22nd July 2015


FSCS published its Annual Report and Accounts last week.

I’m not naïve enough to expect our Annual Report, let alone the accounts, to be compulsory reading for those of you who read my blogs.  Nevertheless, at a time when our levies on the industry are under scrutiny – rightly – the Annual Report sets out important information about our strategy and performance. It enables readers to judge FSCS’ value for money for themselves.

So how should a reader interested in assessing whether FSCS is good value go about it?

This is not the straightforward question it might appear to be at first sight.  Surely, you might say, FSCS’ productivity and value can be measured simply by calculating the unit cost of claims handled and how those unit costs have changed over time?

If only it were that simple. It’s not for three important reasons.

The first, and most important, is that FSCS’ workload is unpredictable and volatile. We must not only provide a good service to consumers in the here and now when market conditions are relatively benign, but we must also be ready to provide just as good a service in the face of a major failure or even a financial crisis on the scale of 2007-08. 

We can’t predict when the next crisis will occur, but we can be certain that it will happen sooner or later.  When it does, financial stability depends critically on FSCS’ ability to protect consumers whose savings, insurance policies or investments are at risk.

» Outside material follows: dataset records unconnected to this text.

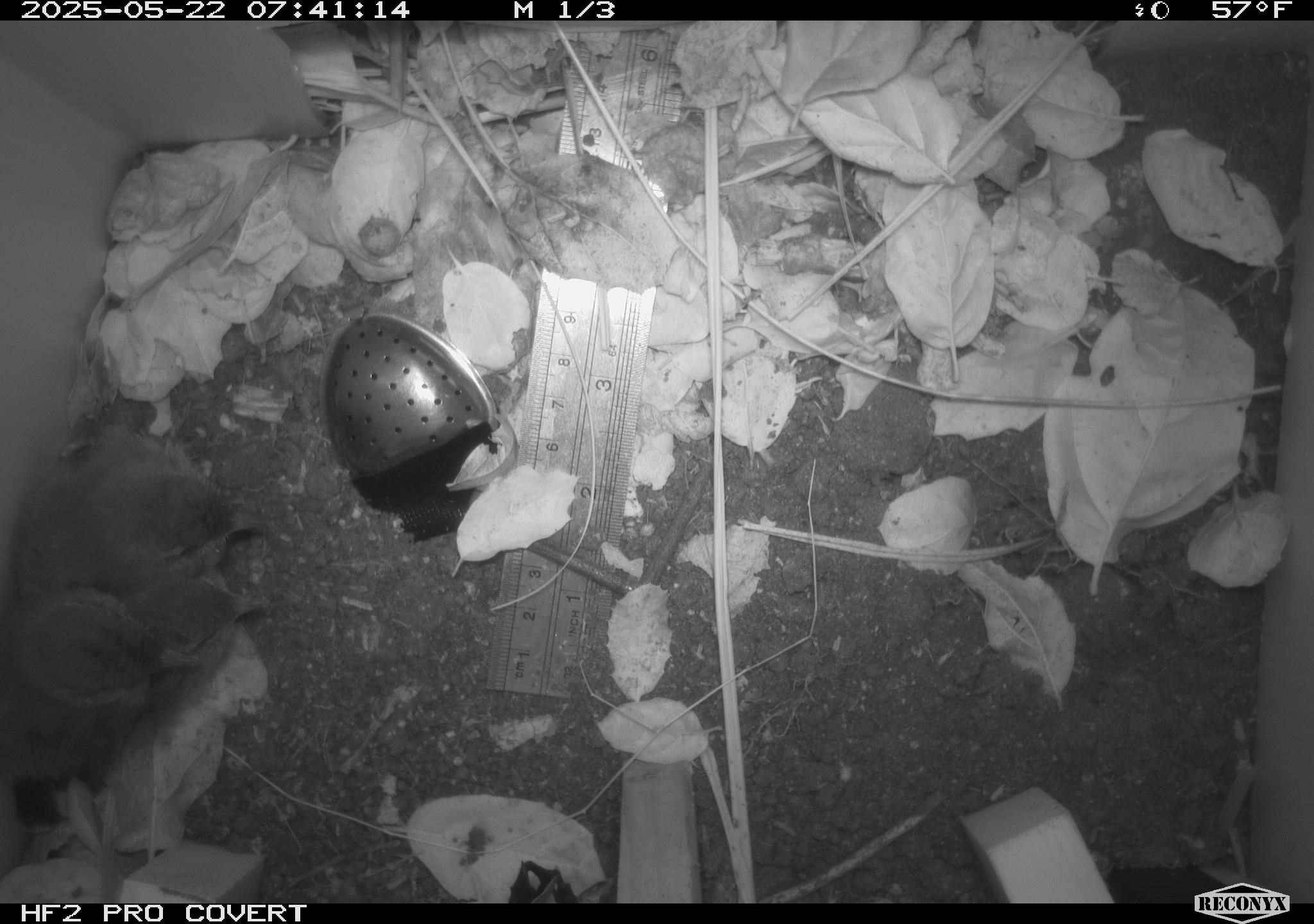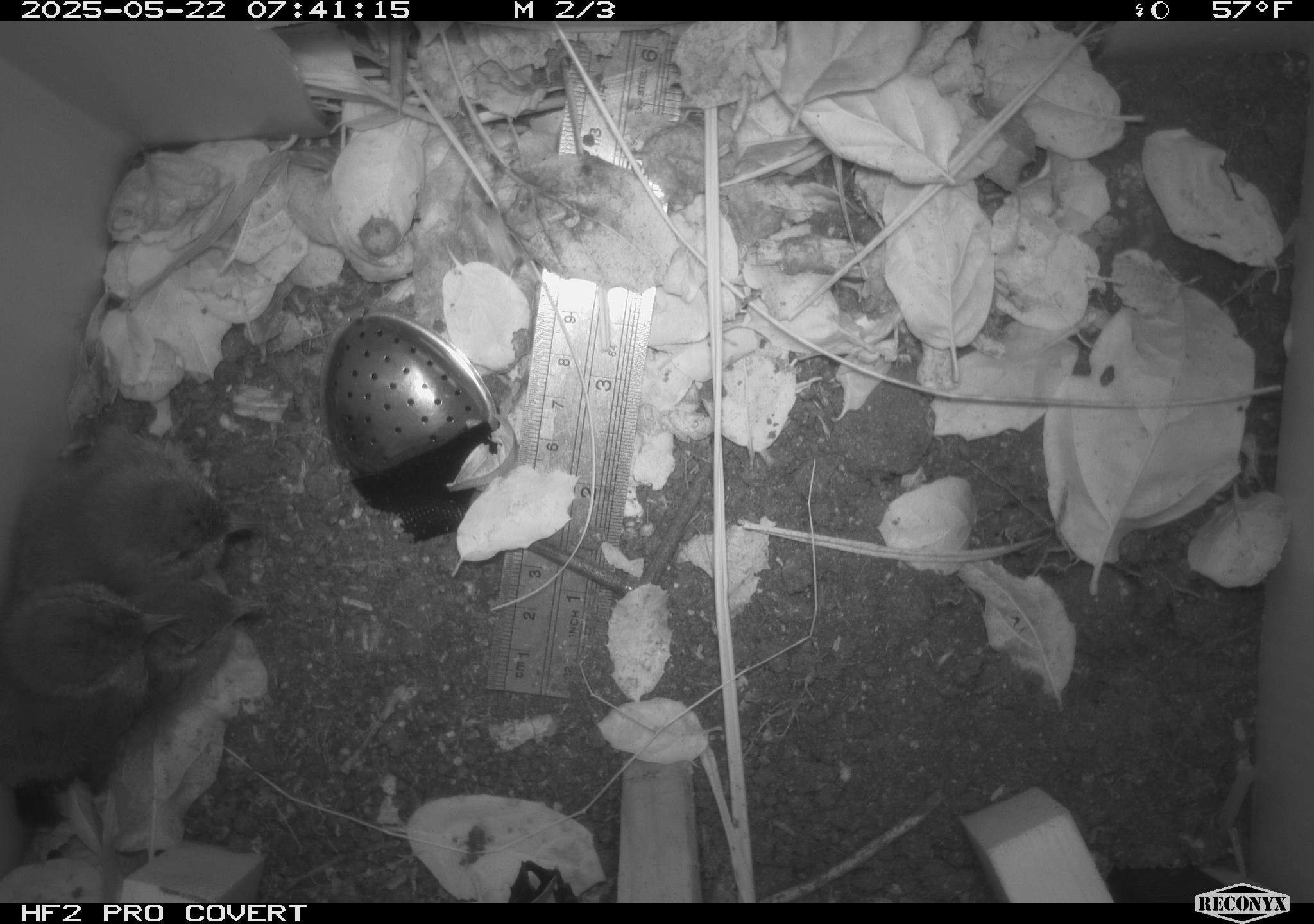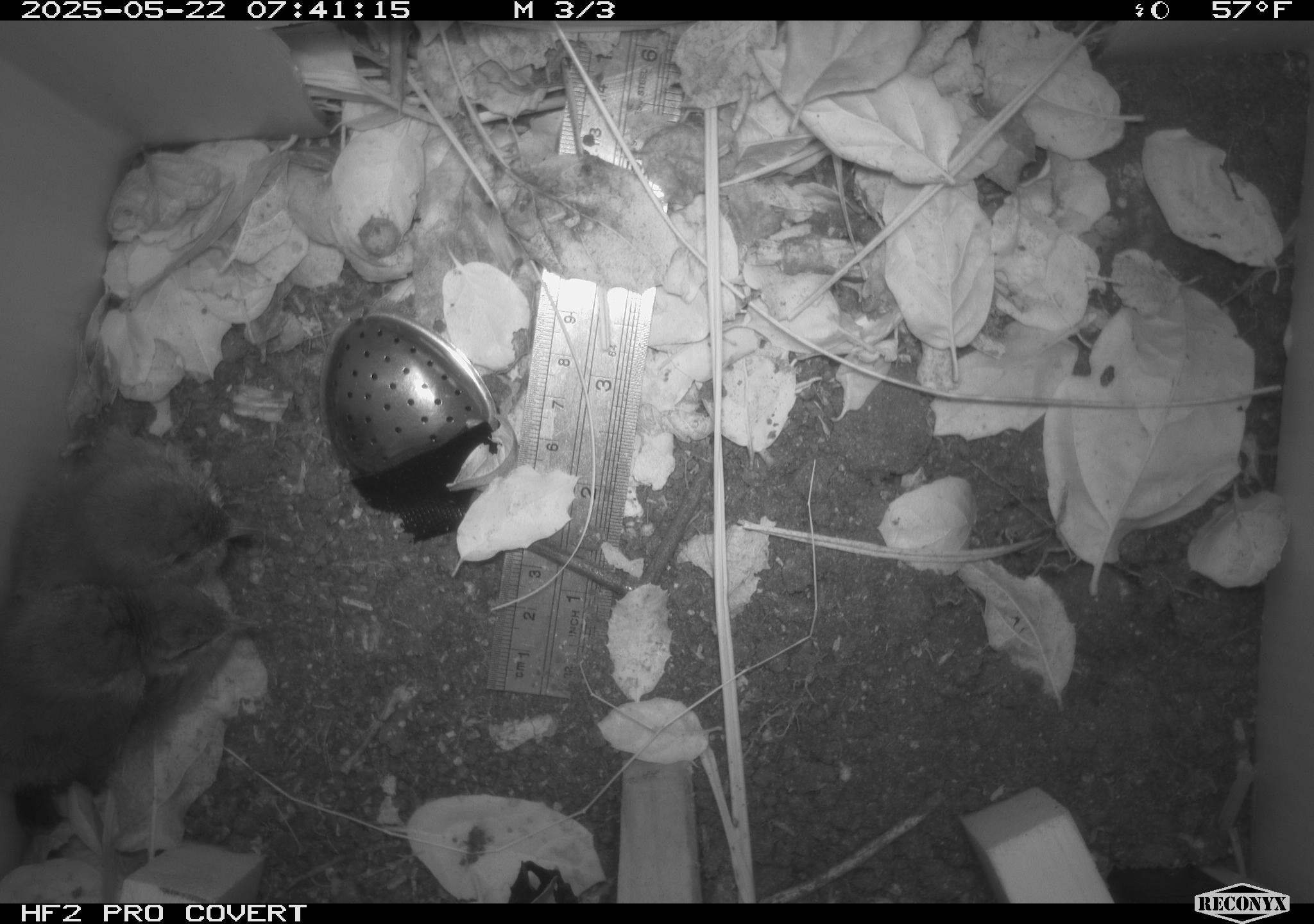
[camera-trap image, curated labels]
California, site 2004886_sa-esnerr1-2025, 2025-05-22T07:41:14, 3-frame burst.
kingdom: Animalia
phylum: Chordata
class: Aves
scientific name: Aves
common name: bird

This means that FSCS must have the capacity to scale up quickly and efficiently and, as important, to reduce its capacity again once the crisis has passed.  To give you an idea of what this means: FSCS handled just under 54,000 claims of all sorts in 2014-15, paying out £327 million in compensation.  But since we were established in 2001 our workload has fluctuated between a low of 8,000 claims in 2002-03 to a high of 200,000 claims in 2008-09.  Compensation payments have ranged from £82 million in 2007-08 to £20 billion in 2008-09.

This is why FSCS’ business model is to outsource the handling of the great majority of claims so we can pass on the volume risk to organisations better equipped to manage it.  It is also why we have invested in a new claims handling platform - Connect – which will enable consumers to make claims on-line and which our out-source partners will share.

I am very clear that the investment in Connect will enable FSCS to provide a better service in future and to scale up and down our effort more efficiently.  But, as the Annual Report states, the cost of Connect has significantly exceeded our initial estimate and, for this reason, I have commissioned an independent “lessons learned” review to establish how FSCS can manage major change projects better in future.

The second reason that calculating straightforward unit costs won’t work as a productivity measure is because FSCS’ workload varies not only in volume but in the nature of claims.  So our productivity is flattered by large scale failures involving relatively straightforward judgements – bank or building society failures where pay-out is through an automatic process which is very efficient indeed – but looks less good when we receive complex investment claims where FSCS has to determine eligibility and to quantify losses.

As the Annual Report explains, our workload in the recent past has tilted more in the direction of complexity.  The self-invested personal pension (SIPP) claims with which we are now dealing are a very good example of that.

And, finally, the third reason FSCS’ productivity is hard to measure is that handling claims is only part of what we do.

We also, for example, make recoveries from the estates of failed businesses and third parties who shared responsibility for consumers’ losses.   Our approach is straightforwardly commercial: we pursue recoveries only where it is economic to do so.  But both the costs and returns can be very high.  So, as the Annual Report records, we have spent roughly £20 million pursuing recoveries arising from the 2009 failure of Keydata.  But that expenditure has resulted in gross recoveries of around £120 million. 

So we have returned around £100 million to the industry which funded the compensation and administrative costs of the Keydata failure.

In 2014-15 FSCS recovered nearly £560 million in all.

There are other things FSCS does which sail under the radar:  the preparations with our partners to resolve firms at risk which do not, in the event, fail; the wider contingency planning for future crises; the upgrading of our systems and capacity to handle new legal requirements such as the Deposit Guarantee Schemes Directive which came into effect on 3 July.

In short, there’s more to FSCS than meets the eye.  The Annual Report and Accounts is a good place to look for an overview of our activity.